There was this thing on, I think it was CBS News, I’m blanking on the reporter’s name but he went to North Dakota and was interviewing people going into bars. They’re doing their normal Thursday night, Friday night, Saturday night kind of thing, going out. There were these two women, one of them actually happened to be a nurse. And he asked, you know, “What are you gonna do tonight?” They’re like, “Oh, we’re getting ready to go into this bar and hear this music.” And he’s asking, “You’re gonna go do that, in the midst of this pandemic, even knowing that you may get COVID?”
And then he asked the one that’s the nurse, “What do you do?” She said, “I’m a nurse.” She works in the COVID ward. And in talking through this, you could see that they were like, well, this isn’t really a good idea. He did say he followed up and said that after the interview, they decided it just wasn’t worth it, and they went home. That happened more than once, when he was out in the field, interviewing people, you know, about going to bars and restaurants and whatever else.
And it’s like, when you get people sort of, in dialogue, asking questions, and then you ask them to sort of think about things, then they start to understand what does and doesn’t make a lot of sense.
Hmm. That makes me feel somewhat bad about asking you what would happen if I mixed all the many vaccines in a Big Gulp cup and then just chugged it down.

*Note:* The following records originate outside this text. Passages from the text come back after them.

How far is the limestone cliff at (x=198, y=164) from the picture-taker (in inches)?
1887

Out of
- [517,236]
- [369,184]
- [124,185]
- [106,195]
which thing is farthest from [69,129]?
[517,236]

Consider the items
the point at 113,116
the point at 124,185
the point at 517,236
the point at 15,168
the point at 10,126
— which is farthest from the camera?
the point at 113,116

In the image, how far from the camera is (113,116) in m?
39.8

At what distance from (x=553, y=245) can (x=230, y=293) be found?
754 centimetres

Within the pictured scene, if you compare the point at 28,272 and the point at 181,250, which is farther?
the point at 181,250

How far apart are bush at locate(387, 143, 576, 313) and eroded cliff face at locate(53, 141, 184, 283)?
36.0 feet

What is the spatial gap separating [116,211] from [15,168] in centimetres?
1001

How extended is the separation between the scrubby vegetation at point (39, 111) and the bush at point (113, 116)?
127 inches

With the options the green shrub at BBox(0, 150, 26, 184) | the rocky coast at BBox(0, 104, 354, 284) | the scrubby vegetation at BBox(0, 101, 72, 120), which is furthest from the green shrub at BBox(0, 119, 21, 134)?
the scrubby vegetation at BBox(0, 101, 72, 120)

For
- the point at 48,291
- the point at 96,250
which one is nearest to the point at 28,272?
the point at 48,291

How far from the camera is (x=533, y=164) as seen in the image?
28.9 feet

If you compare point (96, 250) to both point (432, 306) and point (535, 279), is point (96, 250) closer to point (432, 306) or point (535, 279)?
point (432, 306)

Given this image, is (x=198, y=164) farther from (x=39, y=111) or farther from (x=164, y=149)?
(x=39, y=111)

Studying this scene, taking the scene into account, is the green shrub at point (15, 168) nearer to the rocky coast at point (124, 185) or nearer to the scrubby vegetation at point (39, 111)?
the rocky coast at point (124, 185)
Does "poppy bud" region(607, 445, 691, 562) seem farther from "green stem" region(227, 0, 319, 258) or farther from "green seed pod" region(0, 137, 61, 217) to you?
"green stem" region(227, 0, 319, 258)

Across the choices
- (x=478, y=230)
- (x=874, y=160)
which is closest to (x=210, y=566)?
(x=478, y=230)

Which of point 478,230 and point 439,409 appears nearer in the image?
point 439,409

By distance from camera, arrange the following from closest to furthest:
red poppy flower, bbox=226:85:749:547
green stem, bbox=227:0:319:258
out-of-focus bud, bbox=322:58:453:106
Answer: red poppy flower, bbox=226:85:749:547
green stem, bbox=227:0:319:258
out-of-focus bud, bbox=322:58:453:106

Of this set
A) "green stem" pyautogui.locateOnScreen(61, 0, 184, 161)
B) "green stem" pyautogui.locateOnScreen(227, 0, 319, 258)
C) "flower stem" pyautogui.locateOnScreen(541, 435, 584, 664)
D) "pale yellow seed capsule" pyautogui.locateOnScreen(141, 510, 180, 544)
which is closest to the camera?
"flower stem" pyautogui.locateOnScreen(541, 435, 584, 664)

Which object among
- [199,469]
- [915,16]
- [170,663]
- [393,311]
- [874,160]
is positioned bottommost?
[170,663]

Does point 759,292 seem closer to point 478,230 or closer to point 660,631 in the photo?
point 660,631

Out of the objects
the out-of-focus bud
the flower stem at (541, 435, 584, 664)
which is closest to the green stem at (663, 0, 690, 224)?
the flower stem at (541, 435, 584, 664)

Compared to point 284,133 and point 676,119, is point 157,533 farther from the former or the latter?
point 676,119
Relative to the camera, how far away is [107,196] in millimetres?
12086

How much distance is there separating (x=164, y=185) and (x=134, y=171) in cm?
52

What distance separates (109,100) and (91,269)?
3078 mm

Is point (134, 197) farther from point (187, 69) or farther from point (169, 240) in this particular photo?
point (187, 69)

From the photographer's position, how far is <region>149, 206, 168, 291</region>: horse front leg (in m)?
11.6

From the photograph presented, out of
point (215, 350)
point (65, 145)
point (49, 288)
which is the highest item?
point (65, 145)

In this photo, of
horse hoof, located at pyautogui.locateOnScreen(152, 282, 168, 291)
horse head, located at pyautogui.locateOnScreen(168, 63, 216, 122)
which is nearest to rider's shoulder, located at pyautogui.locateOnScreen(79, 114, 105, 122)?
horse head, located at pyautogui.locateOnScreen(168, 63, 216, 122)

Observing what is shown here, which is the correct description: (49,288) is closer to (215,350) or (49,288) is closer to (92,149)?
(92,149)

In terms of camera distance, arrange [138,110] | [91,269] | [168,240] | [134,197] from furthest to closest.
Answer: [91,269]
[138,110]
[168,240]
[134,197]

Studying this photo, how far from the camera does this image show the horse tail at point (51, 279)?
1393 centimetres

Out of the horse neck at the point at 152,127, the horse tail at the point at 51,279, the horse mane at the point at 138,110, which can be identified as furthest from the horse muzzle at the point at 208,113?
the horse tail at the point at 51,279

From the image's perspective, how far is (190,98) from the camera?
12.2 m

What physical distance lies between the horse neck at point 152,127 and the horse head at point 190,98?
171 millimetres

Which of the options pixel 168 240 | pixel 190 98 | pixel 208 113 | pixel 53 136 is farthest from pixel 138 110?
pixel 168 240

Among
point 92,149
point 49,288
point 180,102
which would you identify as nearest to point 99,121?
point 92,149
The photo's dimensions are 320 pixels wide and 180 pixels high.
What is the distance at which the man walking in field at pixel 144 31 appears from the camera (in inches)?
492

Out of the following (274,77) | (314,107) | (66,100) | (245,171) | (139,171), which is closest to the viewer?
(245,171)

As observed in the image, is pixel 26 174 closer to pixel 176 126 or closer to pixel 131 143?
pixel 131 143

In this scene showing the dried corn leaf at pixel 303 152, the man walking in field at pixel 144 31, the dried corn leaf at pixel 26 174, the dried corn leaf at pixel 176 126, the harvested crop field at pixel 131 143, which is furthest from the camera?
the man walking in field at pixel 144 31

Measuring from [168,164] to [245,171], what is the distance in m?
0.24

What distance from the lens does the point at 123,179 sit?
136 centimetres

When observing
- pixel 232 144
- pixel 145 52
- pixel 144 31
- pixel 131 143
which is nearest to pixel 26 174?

Probably nothing good! Um, we don’t have an exact answer on that. We haven’t asked Dr. Fauci about that one.
But as far as you know, I should definitely not consume a delicious cocktail made of all available vaccines.
You should not make a cocktail of all the vaccines, no. And you should not for your first shot get Pfizer and then for your second shot go get, for example, the Moderna. Stay with your brands! If you’re a Gucci person, stay with Gucci! If you’re a Prada, stay with Prada!